Committee members said American Indians and an NCAA committee have concluded that Indian nicknames and mascots are demeaning and schools should quit using them.

But Dickerson and other regents said the telephone calls they have received from university alumni and supporters are largely for keeping the Indian nicknames. The men's teams are called the Indians and the women's are referred to as the Otahkians, a reference to a Cherokee woman who died near Cape Girardeau on the Trail of Tears forced march to Oklahoma in the 1800s.

Dickerson, who graduated from Southeast in 1954, said the Indian nickname was a source of student pride at that time, and Indians were considered "athletic, brave people."

But Chief Paul White Eagle of AhNiYvWiYa tribe in Cape Girardeau said schools who use Indian nicknames and mascots are making "a mockery of our culture."

Regents questioned the decision of student government members to recommend the Indian nicknames be scrapped even though an informal survey of more than 600 students found that the vast majority of the students wanted to keep the Indian name.

But Adam Schaefer, student government president, said the survey also showed that students want a mascot. Southeast hasn't had a student dress up as an Indian mascot since 1985 and school administrations have quietly barred any use of the Indian and Otahkian nicknames from T-shirts, uniforms and official campus brochures.

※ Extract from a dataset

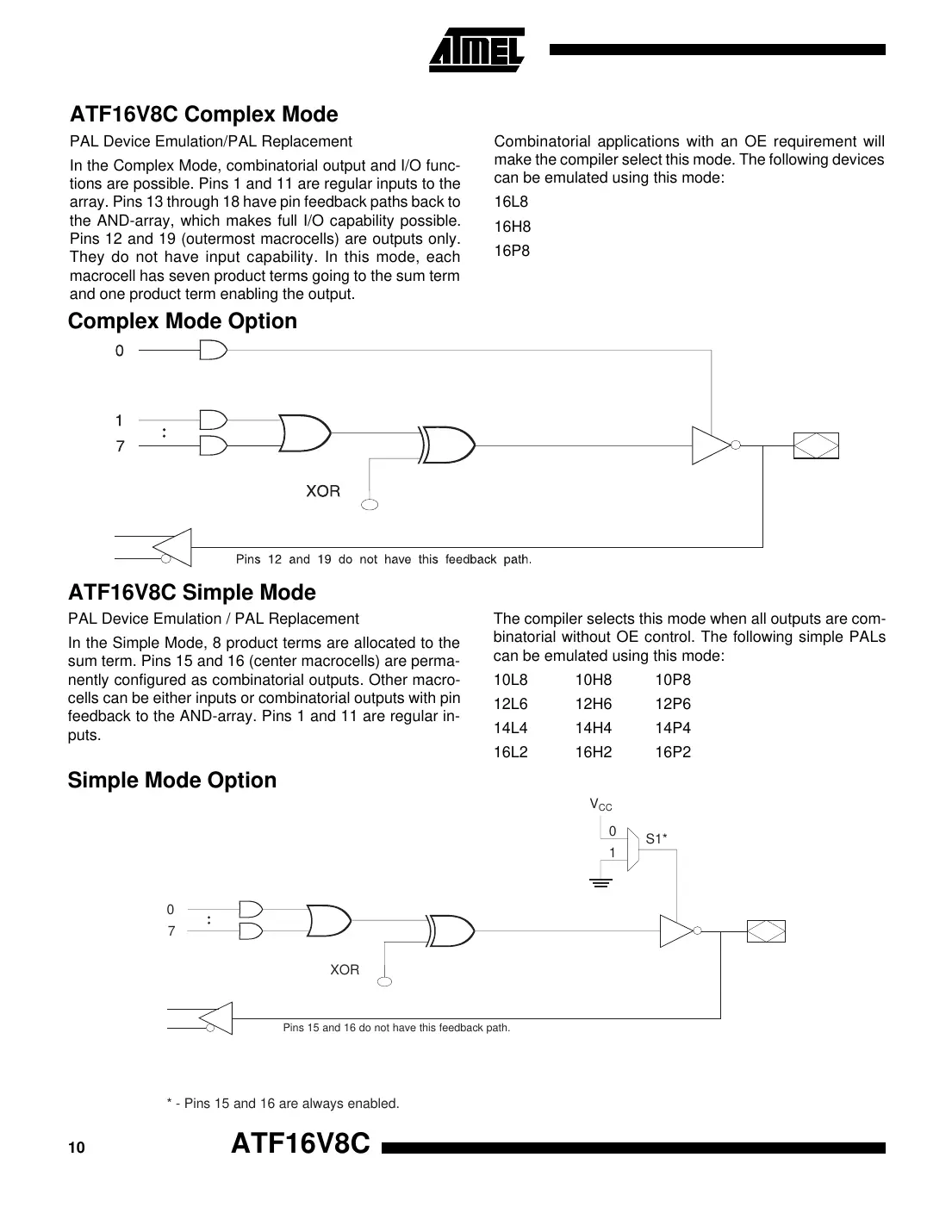 atf16v8c Datasheet Page 10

Schaefer suggested a new nickname that would lend itself to an appropriate mascot would spark school spirit and make today's students feel more "connected" to the Cape Girardeau school.

"This is much more than a political correctness debate," he told the regents.

Don Kaverman, Southeast's athletics director, said he wants the issue settled soon. "It is a polarizing and divisive issue for the university community," he said.